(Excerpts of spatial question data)

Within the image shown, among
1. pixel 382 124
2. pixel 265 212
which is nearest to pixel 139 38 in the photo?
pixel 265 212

- [Given problem]: Repeat the material from above exactly, word for word.

- [Final result]:
Within the image shown, among
1. pixel 382 124
2. pixel 265 212
which is nearest to pixel 139 38 in the photo?
pixel 265 212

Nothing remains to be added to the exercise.